How to do case insensitive counts of hashtags or other texts...
In digital methods research you may sometimes end up with a list of hashtags where small variations in case and capitalisation are counted as separate items, such as in the following table:
date | item | value |
---|---|---|
2021 | ESEAHM2021 | 179 |
2021 | ESEAhm2021 | 46 |
2021 | eseahm2021 | 44 |
2021 | ESEA | 16 |
2021 | Earth2Air | 13 |
2021 | ESEAHM | 13 |
2021 | ESEAHeritageMonth | 11 |
2021 | NIW2021 | 10 |
2021 | TheMSGpod | 8 |
2021 | MoongateMix | 8 |
This recipe explores simple approaches to changing cases.
- A dataset of hashtags where case variations are counted separately (as above)
There are many ways of changing cases of items in datasets with different tools and scripts.
Here's one simple approach using spreadsheets...

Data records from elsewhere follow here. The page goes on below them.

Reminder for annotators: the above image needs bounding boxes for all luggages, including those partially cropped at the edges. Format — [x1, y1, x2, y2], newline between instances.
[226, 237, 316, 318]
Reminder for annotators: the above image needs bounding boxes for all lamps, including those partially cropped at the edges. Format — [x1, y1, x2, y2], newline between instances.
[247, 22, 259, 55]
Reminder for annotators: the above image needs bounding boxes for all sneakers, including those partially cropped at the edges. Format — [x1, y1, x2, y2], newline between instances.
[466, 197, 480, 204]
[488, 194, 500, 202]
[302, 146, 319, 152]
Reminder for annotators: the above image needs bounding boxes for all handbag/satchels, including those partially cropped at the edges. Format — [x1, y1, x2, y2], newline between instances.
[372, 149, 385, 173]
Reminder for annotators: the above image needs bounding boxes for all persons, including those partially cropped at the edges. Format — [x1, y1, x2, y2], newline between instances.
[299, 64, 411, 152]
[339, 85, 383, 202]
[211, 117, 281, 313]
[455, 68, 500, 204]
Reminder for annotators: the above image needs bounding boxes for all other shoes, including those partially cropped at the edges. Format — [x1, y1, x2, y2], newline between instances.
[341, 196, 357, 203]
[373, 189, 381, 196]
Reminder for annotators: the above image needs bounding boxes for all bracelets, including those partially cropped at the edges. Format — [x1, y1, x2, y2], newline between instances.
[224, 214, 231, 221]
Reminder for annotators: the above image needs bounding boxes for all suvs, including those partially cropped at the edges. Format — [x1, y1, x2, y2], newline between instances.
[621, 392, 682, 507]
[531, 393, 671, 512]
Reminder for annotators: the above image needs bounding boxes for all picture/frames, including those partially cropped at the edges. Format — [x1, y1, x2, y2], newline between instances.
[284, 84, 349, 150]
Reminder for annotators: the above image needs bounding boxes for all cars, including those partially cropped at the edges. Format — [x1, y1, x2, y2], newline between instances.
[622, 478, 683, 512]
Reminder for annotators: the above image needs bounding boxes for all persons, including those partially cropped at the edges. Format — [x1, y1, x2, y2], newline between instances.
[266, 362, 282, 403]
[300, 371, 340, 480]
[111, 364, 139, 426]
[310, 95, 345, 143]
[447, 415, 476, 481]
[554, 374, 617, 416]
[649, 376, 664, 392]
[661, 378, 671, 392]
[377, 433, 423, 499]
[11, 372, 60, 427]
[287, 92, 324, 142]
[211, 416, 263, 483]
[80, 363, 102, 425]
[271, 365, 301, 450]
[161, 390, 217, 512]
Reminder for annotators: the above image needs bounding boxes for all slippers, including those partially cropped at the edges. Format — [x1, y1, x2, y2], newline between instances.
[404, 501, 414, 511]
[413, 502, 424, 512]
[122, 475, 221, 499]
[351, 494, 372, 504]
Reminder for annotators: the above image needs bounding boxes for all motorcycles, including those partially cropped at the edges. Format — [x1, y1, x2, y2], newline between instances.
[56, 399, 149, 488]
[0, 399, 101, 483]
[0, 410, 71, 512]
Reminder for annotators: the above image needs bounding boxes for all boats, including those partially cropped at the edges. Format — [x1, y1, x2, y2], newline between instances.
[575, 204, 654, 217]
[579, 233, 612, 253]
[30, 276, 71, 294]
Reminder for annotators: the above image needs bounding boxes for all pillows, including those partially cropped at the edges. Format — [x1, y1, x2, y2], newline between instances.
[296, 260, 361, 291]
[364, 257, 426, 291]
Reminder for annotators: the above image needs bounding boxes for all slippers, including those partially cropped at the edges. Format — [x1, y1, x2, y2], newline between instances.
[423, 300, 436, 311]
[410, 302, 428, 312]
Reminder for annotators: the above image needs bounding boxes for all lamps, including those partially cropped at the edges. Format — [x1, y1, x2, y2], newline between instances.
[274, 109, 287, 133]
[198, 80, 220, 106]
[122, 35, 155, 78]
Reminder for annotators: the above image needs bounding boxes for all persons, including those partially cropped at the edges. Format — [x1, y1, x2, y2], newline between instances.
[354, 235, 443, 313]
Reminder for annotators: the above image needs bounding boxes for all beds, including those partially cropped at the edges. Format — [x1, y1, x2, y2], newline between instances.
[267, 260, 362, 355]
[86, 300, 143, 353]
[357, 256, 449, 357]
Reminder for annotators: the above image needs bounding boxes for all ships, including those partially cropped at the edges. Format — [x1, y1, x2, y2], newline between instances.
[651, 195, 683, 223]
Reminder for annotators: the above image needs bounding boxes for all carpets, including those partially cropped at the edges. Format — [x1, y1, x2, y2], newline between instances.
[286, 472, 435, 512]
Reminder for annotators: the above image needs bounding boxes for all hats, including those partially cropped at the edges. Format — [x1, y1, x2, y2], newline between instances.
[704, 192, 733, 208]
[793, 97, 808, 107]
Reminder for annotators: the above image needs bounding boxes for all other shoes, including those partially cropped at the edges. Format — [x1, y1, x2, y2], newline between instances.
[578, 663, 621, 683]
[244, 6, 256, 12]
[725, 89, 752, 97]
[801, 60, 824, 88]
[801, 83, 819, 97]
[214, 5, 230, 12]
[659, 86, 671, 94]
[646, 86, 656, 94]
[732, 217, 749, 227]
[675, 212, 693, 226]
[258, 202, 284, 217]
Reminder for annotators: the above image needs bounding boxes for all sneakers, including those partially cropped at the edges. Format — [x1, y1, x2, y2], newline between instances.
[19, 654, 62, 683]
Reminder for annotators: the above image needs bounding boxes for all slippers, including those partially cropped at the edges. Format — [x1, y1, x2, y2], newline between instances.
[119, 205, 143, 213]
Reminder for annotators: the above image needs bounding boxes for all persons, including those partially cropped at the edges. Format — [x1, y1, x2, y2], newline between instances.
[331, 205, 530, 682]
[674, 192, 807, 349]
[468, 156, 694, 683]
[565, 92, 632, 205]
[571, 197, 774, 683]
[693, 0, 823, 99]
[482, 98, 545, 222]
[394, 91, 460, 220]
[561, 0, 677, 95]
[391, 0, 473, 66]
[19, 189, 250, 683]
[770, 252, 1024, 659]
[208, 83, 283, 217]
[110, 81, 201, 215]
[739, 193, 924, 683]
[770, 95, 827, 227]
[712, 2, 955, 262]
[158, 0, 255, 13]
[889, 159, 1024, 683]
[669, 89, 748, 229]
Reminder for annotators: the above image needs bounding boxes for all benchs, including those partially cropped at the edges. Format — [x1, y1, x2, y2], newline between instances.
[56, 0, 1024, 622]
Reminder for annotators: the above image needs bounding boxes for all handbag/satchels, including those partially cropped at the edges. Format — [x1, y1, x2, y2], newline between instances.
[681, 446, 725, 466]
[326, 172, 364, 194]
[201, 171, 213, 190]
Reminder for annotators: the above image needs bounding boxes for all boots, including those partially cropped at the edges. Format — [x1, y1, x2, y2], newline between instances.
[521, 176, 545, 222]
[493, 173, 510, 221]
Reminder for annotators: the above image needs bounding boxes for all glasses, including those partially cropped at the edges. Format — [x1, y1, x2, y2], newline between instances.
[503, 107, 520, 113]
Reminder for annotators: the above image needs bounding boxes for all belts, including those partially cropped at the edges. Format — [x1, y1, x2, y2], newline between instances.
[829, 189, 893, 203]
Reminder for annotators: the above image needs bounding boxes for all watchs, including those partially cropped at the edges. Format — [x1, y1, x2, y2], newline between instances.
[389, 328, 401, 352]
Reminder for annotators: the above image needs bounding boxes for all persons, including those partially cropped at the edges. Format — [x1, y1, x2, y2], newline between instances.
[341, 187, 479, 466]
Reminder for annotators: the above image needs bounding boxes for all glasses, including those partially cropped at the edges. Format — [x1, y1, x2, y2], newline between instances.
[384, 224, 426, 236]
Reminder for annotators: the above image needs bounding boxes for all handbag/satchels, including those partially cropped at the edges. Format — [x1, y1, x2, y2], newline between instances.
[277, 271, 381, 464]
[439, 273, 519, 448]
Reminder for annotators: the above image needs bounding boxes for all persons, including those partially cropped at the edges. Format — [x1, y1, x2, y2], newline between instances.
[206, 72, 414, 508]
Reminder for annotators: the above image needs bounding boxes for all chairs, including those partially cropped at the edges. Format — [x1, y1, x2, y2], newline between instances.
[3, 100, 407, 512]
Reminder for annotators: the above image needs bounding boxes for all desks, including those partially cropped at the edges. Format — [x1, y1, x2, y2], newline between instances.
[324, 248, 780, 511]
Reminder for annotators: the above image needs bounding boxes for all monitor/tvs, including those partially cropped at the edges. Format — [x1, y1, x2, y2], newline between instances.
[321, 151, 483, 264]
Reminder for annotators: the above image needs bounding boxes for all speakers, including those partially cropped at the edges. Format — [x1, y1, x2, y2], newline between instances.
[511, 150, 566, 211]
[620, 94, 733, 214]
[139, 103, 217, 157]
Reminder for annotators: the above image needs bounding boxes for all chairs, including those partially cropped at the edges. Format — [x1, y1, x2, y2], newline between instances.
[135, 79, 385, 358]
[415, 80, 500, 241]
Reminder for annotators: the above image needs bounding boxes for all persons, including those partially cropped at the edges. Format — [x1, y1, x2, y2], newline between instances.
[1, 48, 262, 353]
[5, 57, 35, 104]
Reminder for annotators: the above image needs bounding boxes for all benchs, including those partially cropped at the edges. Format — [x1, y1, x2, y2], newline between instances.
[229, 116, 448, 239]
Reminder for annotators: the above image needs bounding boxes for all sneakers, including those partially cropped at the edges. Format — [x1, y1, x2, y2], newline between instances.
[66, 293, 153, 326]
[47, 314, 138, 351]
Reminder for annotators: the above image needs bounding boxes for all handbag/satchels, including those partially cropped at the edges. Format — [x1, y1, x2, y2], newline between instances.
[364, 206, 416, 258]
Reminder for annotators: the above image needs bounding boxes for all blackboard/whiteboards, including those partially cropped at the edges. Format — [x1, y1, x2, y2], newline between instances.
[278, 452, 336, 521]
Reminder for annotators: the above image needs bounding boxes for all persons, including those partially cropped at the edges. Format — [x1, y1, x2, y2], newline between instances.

- Import your dataset into your spreadsheet software
- Insert new column in which to add hashtags with their cases all changed
- Give the column a meaningful header (e.g.
lower
if you will change hashtags to lowercase) - In the row next to your first item, type
=LOWER()
and add the reference for the first item between the brackets.- So if you are adding the new cell in
C2
and your orginal case sensitive hashtag isB2
then you can type=LOWER(B2)
in cellC1
. - This syntax should work both in Excel as well as in Google Sheets. While lowercase may be easier to read, you could use uppercase instead if you preferred - the main thing is to get all the hashtags in the same case.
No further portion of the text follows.